When cooking something that doesn’t have much natural fat in it, like chicken breasts or vegetables, you need to add some oil to prevent sticking. Some people brush oil onto their grill or they’ll spray it from a bottle. I’m not a fan of either method. I prefer putting my vegetables in a bag with seasonings and a small amount of oil and just tossing them to coat.
Now add the vegetables to the grill basket and let ‘em go.
Now add the vegetables to the grill basket and let ‘em go.
You’ll want to check on the grill every 5 minutes or so, tossing the vegetables each visit. Since you’re grilling in the winter, keep the heat on high. And don’t forget the brats, which are awesome with Brussels sprouts.
You can serve the vegetables any way you want, but with Brussels sprouts and brats I’ve received rave reviews for my Swiss cheese and Dijon sauce. Really simple to make:
Put 3 cups of unsalted chicken stock into a pan and reduce it by 2/3 so you’re left with about 1 cup of reduced stock. Add 1/2 cup of cream, 1 1/2 tablespoons of Dijon mustard and whisk together. Then melt in about 6 ounces of Swiss cheese, whisking gently. Add kosher salt and black pepper to taste although you won’t need much salt, if any, due to the salt in the cheese.
Thar she blows. You can apply these same tricks to any winter vegetable and even most summer vegetables (when that time comes). So go slip on the boots and fire up that grill. Be sure to come back and let me know what vegetables you cooked and how they turned out.
Brussels sprouts are a robust vegetable that are perfect for the grill. Their natural bitterness works well in balancing rich flavors, such as those found in this sauce. Pairs well with grilled bratwurst and smoked ham.
- 1 pound Brussels sprouts, cut in half lengthwise and rinsed
- 1 tablespoon of cooking oil
- 1/2 teaspoon kosher salt
- 1/4 teaspoon black pepper
- 3 cups unsalted chicken stock
- 1/2 cup cream
- 1 1/2 tablespoons Dijon mustard
- 6 ounces Swiss cheese, cut into 1/2 inch cubes
- 1 teaspoon chicken stock plus 1 teaspoon cornstarch (optional)
- Place a grill basket on your grill. Turn the grill on high heat.
- While the grill is heating, parboil and shock the Brussels sprouts by putting them in boiling water for 1 minute. Remove them from the boiling water and immediately put them in ice water.
- Once the Brussels sprouts have cooled, remove them from the ice water to paper towels and pat dry.
- Toss the Brussels sprouts, oil, salt and pepper together in a bag until the sprouts are evenly coated.
- Add the Brussels sprouts to the heated grill basket and cook for 10-15 minutes, tossing every 4-5 minutes.

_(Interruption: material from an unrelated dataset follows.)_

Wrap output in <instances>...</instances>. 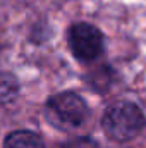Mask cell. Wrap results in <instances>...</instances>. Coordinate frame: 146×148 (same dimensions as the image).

- In a small pot, bring the unsalted chicken stock to a boil. Lower the heat to a steady simmer and reduce by 2/3 until you're left with about 1 cup of reduced stock.

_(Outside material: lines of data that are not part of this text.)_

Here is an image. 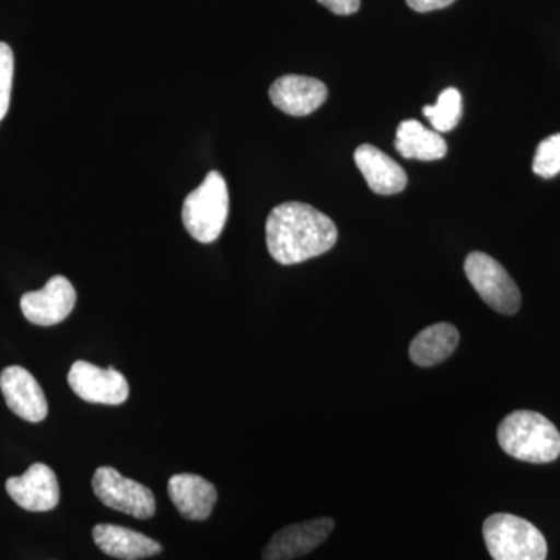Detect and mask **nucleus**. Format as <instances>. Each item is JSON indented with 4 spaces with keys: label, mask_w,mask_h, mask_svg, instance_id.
I'll return each mask as SVG.
<instances>
[{
    "label": "nucleus",
    "mask_w": 560,
    "mask_h": 560,
    "mask_svg": "<svg viewBox=\"0 0 560 560\" xmlns=\"http://www.w3.org/2000/svg\"><path fill=\"white\" fill-rule=\"evenodd\" d=\"M267 246L280 265H296L334 248L338 230L334 221L304 202H283L268 215Z\"/></svg>",
    "instance_id": "1"
},
{
    "label": "nucleus",
    "mask_w": 560,
    "mask_h": 560,
    "mask_svg": "<svg viewBox=\"0 0 560 560\" xmlns=\"http://www.w3.org/2000/svg\"><path fill=\"white\" fill-rule=\"evenodd\" d=\"M497 440L504 453L525 463L547 464L560 456L559 430L536 411L511 412L501 420Z\"/></svg>",
    "instance_id": "2"
},
{
    "label": "nucleus",
    "mask_w": 560,
    "mask_h": 560,
    "mask_svg": "<svg viewBox=\"0 0 560 560\" xmlns=\"http://www.w3.org/2000/svg\"><path fill=\"white\" fill-rule=\"evenodd\" d=\"M228 212L230 194L226 180L219 172H209L200 186L184 200V228L195 241L215 242L226 224Z\"/></svg>",
    "instance_id": "3"
},
{
    "label": "nucleus",
    "mask_w": 560,
    "mask_h": 560,
    "mask_svg": "<svg viewBox=\"0 0 560 560\" xmlns=\"http://www.w3.org/2000/svg\"><path fill=\"white\" fill-rule=\"evenodd\" d=\"M482 536L493 560H547L544 534L517 515H490L482 525Z\"/></svg>",
    "instance_id": "4"
},
{
    "label": "nucleus",
    "mask_w": 560,
    "mask_h": 560,
    "mask_svg": "<svg viewBox=\"0 0 560 560\" xmlns=\"http://www.w3.org/2000/svg\"><path fill=\"white\" fill-rule=\"evenodd\" d=\"M464 272L492 311L501 315H515L521 308L522 294L510 272L489 254L475 250L464 261Z\"/></svg>",
    "instance_id": "5"
},
{
    "label": "nucleus",
    "mask_w": 560,
    "mask_h": 560,
    "mask_svg": "<svg viewBox=\"0 0 560 560\" xmlns=\"http://www.w3.org/2000/svg\"><path fill=\"white\" fill-rule=\"evenodd\" d=\"M95 497L110 510L147 521L156 512L153 492L140 482L125 478L113 467H98L92 478Z\"/></svg>",
    "instance_id": "6"
},
{
    "label": "nucleus",
    "mask_w": 560,
    "mask_h": 560,
    "mask_svg": "<svg viewBox=\"0 0 560 560\" xmlns=\"http://www.w3.org/2000/svg\"><path fill=\"white\" fill-rule=\"evenodd\" d=\"M68 382L73 393L88 404L120 405L130 396L127 378L119 371L102 370L83 360L72 364Z\"/></svg>",
    "instance_id": "7"
},
{
    "label": "nucleus",
    "mask_w": 560,
    "mask_h": 560,
    "mask_svg": "<svg viewBox=\"0 0 560 560\" xmlns=\"http://www.w3.org/2000/svg\"><path fill=\"white\" fill-rule=\"evenodd\" d=\"M77 304V291L65 276H54L43 290L21 298L25 319L36 326L49 327L68 318Z\"/></svg>",
    "instance_id": "8"
},
{
    "label": "nucleus",
    "mask_w": 560,
    "mask_h": 560,
    "mask_svg": "<svg viewBox=\"0 0 560 560\" xmlns=\"http://www.w3.org/2000/svg\"><path fill=\"white\" fill-rule=\"evenodd\" d=\"M335 522L329 517L285 526L271 537L261 552L264 560H294L316 550L330 536Z\"/></svg>",
    "instance_id": "9"
},
{
    "label": "nucleus",
    "mask_w": 560,
    "mask_h": 560,
    "mask_svg": "<svg viewBox=\"0 0 560 560\" xmlns=\"http://www.w3.org/2000/svg\"><path fill=\"white\" fill-rule=\"evenodd\" d=\"M5 488L14 503L25 511L47 512L60 503L57 475L43 463L32 464L21 477L9 478Z\"/></svg>",
    "instance_id": "10"
},
{
    "label": "nucleus",
    "mask_w": 560,
    "mask_h": 560,
    "mask_svg": "<svg viewBox=\"0 0 560 560\" xmlns=\"http://www.w3.org/2000/svg\"><path fill=\"white\" fill-rule=\"evenodd\" d=\"M0 389L7 407L27 422L38 423L47 418L49 405L46 394L31 372L10 366L0 374Z\"/></svg>",
    "instance_id": "11"
},
{
    "label": "nucleus",
    "mask_w": 560,
    "mask_h": 560,
    "mask_svg": "<svg viewBox=\"0 0 560 560\" xmlns=\"http://www.w3.org/2000/svg\"><path fill=\"white\" fill-rule=\"evenodd\" d=\"M327 94L323 81L304 75L280 77L270 88L272 105L294 117L315 113L326 102Z\"/></svg>",
    "instance_id": "12"
},
{
    "label": "nucleus",
    "mask_w": 560,
    "mask_h": 560,
    "mask_svg": "<svg viewBox=\"0 0 560 560\" xmlns=\"http://www.w3.org/2000/svg\"><path fill=\"white\" fill-rule=\"evenodd\" d=\"M168 495L179 514L191 522L208 521L219 499L215 486L194 474L173 475Z\"/></svg>",
    "instance_id": "13"
},
{
    "label": "nucleus",
    "mask_w": 560,
    "mask_h": 560,
    "mask_svg": "<svg viewBox=\"0 0 560 560\" xmlns=\"http://www.w3.org/2000/svg\"><path fill=\"white\" fill-rule=\"evenodd\" d=\"M357 167L366 179L368 186L378 195H396L407 187L408 178L404 168L377 147L360 145L353 154Z\"/></svg>",
    "instance_id": "14"
},
{
    "label": "nucleus",
    "mask_w": 560,
    "mask_h": 560,
    "mask_svg": "<svg viewBox=\"0 0 560 560\" xmlns=\"http://www.w3.org/2000/svg\"><path fill=\"white\" fill-rule=\"evenodd\" d=\"M92 537L98 550L114 559L140 560L160 555L162 551V545L156 540L143 536L138 530L109 523L94 526Z\"/></svg>",
    "instance_id": "15"
},
{
    "label": "nucleus",
    "mask_w": 560,
    "mask_h": 560,
    "mask_svg": "<svg viewBox=\"0 0 560 560\" xmlns=\"http://www.w3.org/2000/svg\"><path fill=\"white\" fill-rule=\"evenodd\" d=\"M459 331L448 323H438L416 335L410 345V359L420 368L436 366L458 348Z\"/></svg>",
    "instance_id": "16"
},
{
    "label": "nucleus",
    "mask_w": 560,
    "mask_h": 560,
    "mask_svg": "<svg viewBox=\"0 0 560 560\" xmlns=\"http://www.w3.org/2000/svg\"><path fill=\"white\" fill-rule=\"evenodd\" d=\"M396 149L405 160L438 161L447 154V142L418 120H404L397 128Z\"/></svg>",
    "instance_id": "17"
},
{
    "label": "nucleus",
    "mask_w": 560,
    "mask_h": 560,
    "mask_svg": "<svg viewBox=\"0 0 560 560\" xmlns=\"http://www.w3.org/2000/svg\"><path fill=\"white\" fill-rule=\"evenodd\" d=\"M423 116L430 120L436 132L452 131L463 117V97L455 88L442 91L436 105L425 106Z\"/></svg>",
    "instance_id": "18"
},
{
    "label": "nucleus",
    "mask_w": 560,
    "mask_h": 560,
    "mask_svg": "<svg viewBox=\"0 0 560 560\" xmlns=\"http://www.w3.org/2000/svg\"><path fill=\"white\" fill-rule=\"evenodd\" d=\"M533 171L540 178L551 179L560 173V135L541 140L534 156Z\"/></svg>",
    "instance_id": "19"
},
{
    "label": "nucleus",
    "mask_w": 560,
    "mask_h": 560,
    "mask_svg": "<svg viewBox=\"0 0 560 560\" xmlns=\"http://www.w3.org/2000/svg\"><path fill=\"white\" fill-rule=\"evenodd\" d=\"M13 72V50H11L9 44L0 43V121L9 113Z\"/></svg>",
    "instance_id": "20"
},
{
    "label": "nucleus",
    "mask_w": 560,
    "mask_h": 560,
    "mask_svg": "<svg viewBox=\"0 0 560 560\" xmlns=\"http://www.w3.org/2000/svg\"><path fill=\"white\" fill-rule=\"evenodd\" d=\"M318 2L338 16L357 13L361 5V0H318Z\"/></svg>",
    "instance_id": "21"
},
{
    "label": "nucleus",
    "mask_w": 560,
    "mask_h": 560,
    "mask_svg": "<svg viewBox=\"0 0 560 560\" xmlns=\"http://www.w3.org/2000/svg\"><path fill=\"white\" fill-rule=\"evenodd\" d=\"M455 0H407L408 7L418 13H429V11L442 10L452 5Z\"/></svg>",
    "instance_id": "22"
}]
</instances>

- Whisk in the cream and Dijon mustard.
- Reduce the heat and add the Swiss cheese, stirring constantly to melt the cheese evenly and prevent burning.
- For a thicker sauce, combine 1 teaspoon of cold chicken stock with 1 teaspoon of cornstarch to make a slurry. Add the slurry to the sauce and bring to a simmer to thicken.
- Add the sauce to the Brussels sprouts a couple spoonfuls at a time and toss to coat. Continue adding the sauce until coated as desired.